We provide three simple examples, where kernel matrices are computed based on median heuristic.

import numpy as np
from sdcit.sdcit_mod import SDCIT
from sdcit.utils import rbf_kernel_median

np.random.seed(0)

N = 200
# Three independent random variables
X = np.random.randn(N, 2)
Y = np.random.randn(N, 2)
Z = np.random.randn(N, 2)
Kx, Ky, Kz = rbf_kernel_median(X, Y, Z)  # median heuristic
test_statistic, p_value = SDCIT(Kx, Ky, Kz)
print('p_value: {:.4f}'.format(p_value))

# (conditionally dependent)
# X --> Z <-- Y 
Z = X + Y + np.random.randn(N, 2)
Kx, Ky, Kz = rbf_kernel_median(X, Y, Z)  # median heuristic
test_statistic, p_value = SDCIT(Kx, Ky, Kz)
print('p_value: {:.4f}'.format(p_value))

# (conditionally independent)
# X <-- Z --> Y 
Z = np.random.randn(N, 2)
X = Z + np.random.randn(N, 2)
Y = Z + np.random.randn(N, 2)
Kx, Ky, Kz = rbf_kernel_median(X, Y, Z)  # median heuristic
test_statistic, p_value = SDCIT(Kx, Ky, Kz)
print('p_value: {:.4f}'.format(p_value))

References

Sanghack Lee, Vasant Honavar Self-Discrepancy Conditional Independence Test Proceedings of the 33rd Conference on Uncertainty in Artificial Intelligence. 2017. (to appear)

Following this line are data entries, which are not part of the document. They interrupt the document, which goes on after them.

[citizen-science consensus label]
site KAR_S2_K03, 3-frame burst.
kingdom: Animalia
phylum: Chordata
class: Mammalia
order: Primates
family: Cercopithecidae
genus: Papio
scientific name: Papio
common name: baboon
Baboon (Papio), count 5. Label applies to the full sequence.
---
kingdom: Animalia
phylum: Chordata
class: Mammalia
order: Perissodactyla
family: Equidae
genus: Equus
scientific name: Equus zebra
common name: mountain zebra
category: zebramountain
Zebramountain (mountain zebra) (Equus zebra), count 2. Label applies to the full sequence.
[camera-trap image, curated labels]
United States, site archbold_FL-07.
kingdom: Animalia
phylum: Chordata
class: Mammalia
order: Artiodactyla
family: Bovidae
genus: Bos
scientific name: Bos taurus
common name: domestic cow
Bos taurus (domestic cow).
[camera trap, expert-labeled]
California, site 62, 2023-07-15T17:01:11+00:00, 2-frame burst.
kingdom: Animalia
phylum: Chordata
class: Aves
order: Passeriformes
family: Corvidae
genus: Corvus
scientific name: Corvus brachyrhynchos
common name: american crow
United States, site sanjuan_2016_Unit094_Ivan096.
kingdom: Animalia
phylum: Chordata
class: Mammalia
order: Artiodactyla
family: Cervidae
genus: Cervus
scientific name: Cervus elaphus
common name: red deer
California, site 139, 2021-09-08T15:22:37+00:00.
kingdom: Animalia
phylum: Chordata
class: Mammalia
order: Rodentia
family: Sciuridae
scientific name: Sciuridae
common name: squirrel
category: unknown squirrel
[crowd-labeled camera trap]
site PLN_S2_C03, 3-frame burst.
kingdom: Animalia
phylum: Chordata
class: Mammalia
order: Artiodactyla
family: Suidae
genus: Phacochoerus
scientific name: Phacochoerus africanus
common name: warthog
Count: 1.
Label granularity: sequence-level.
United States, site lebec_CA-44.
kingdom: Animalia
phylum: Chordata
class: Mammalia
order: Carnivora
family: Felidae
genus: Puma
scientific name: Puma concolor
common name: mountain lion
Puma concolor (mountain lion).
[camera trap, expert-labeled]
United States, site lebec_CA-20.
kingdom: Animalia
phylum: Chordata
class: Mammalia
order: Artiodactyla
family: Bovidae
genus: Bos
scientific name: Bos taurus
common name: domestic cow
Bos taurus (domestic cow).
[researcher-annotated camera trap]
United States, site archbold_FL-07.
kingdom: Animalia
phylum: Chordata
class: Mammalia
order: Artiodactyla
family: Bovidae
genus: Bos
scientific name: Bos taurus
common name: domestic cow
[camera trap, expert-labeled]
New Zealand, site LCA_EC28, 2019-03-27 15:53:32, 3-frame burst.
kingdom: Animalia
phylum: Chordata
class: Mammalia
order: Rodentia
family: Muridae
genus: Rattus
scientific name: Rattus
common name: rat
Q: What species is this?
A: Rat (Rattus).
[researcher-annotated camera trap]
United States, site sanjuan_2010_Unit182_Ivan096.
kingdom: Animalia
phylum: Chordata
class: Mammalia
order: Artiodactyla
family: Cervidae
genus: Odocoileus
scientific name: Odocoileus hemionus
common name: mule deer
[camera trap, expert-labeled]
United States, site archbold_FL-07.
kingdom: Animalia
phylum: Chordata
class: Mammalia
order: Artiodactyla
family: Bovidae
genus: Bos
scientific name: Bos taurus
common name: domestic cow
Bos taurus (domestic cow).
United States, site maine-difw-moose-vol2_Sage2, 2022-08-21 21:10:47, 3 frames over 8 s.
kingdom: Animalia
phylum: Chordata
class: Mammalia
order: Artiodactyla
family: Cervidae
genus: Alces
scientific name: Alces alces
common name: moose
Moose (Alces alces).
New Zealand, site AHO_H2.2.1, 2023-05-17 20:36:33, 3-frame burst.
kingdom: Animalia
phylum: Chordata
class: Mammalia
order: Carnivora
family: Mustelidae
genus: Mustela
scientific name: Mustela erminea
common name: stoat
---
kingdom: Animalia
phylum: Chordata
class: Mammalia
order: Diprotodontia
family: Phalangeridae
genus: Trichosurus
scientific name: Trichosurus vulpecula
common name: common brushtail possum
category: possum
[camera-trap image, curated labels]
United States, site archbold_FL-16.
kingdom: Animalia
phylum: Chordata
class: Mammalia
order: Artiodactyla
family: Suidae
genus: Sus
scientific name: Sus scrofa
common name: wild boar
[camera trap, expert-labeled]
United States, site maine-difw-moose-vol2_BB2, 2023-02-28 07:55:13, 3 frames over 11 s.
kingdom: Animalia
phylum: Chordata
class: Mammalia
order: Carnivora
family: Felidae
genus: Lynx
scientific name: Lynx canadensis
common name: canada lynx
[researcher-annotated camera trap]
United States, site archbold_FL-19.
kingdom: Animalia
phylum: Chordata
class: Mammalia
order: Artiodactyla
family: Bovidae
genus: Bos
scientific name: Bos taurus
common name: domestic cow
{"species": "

Gary Doran, Krikamol Muandet, Kun Zhang, and Bernhard Schölkopf. A Permutation-Based Kernel Conditional Independence Test Proceedings of the 30th Conference on Uncertainty in Artificial Intelligence. 2014.

Vladimir Kolmogorov. Blossom V: A new implementation of a minimum cost perfect matching algorithm. In Mathematical Programming Computation (MPC), July 2009, 1(1):43-67.